A Dialogue Between Nature and Design
Brodhaus’s initial vision a fabric veil strung between two trees evolved into a steel-anchored tensile structure supported by four discreet columns, allowing the undulating white fabric to float above the concrete DJ booth. “The goal was to keep it lightweight and simple,” Brodhaus explains. The result is a kinetic sculpture that sways with the wind, filtering dappled sunlight through its curved seams.

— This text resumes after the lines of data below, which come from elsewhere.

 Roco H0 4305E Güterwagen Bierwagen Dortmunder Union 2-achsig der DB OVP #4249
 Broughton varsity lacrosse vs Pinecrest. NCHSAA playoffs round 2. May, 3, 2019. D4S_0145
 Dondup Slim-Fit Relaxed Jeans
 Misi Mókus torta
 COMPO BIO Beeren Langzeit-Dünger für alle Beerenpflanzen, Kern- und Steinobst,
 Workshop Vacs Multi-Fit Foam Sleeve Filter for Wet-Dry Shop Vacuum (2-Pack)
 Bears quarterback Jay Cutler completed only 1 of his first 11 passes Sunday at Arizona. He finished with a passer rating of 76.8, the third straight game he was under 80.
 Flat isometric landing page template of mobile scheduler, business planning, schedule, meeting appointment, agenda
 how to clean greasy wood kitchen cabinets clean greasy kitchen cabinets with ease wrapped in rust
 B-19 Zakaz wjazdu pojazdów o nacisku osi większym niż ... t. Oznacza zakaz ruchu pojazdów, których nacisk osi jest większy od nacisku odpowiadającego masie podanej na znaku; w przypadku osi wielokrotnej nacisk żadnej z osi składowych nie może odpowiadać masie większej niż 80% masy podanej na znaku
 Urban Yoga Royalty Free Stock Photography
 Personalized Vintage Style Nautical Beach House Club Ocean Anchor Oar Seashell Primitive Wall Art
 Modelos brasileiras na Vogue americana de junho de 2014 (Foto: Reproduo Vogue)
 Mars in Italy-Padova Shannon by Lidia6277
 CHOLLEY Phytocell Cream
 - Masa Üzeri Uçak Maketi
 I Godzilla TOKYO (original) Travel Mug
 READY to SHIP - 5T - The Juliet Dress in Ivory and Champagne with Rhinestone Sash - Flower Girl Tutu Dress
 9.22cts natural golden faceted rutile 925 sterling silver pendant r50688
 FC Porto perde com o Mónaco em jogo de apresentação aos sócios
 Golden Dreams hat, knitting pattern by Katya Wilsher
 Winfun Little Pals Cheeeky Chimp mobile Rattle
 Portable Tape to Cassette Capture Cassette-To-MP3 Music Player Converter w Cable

Inspired by sailmaking and spatial garment construction, the installation’s hand-stitched fabric panels reflect Brodhaus’s fashion background, now scaled to architectural proportions: “My canvas is no longer the human body it’s space itself.”

Light, Sound, and Sci-Fi Sensibilities
Collaborating with lighting designer Zalán Szakács, Brodhaus infused the stage with a cinematic glow reminiscent of 1970s sci-fi films and iconic performances like Pink Floyd’s Pompeii. Warm ambers and soft blues interact with the fabric, transforming the forest clearing into what Szakács calls “an intergalactic sailboat.” The design avoids a traditional “front-facing” aesthetic, ensuring visual intrigue from every angle even backstage, where intricate zip ties and fabric folds become part of the experience.

Precision in Impermanence
Fabricated in Zelt Studio’s Amsterdam Noord workshop using industrial sailmaking techniques, every component was sewn and assembled by hand. “We embrace the material’s constraints,” Brodhaus notes. The team worked against the clock to install the structure days before the festival, testing its resilience to wind and rain. Unlike typical festival scenography, Curtain 01 prioritizes temporal beauty its rippling surfaces and rhythmic folds create a sense of order amid the chaos of the event.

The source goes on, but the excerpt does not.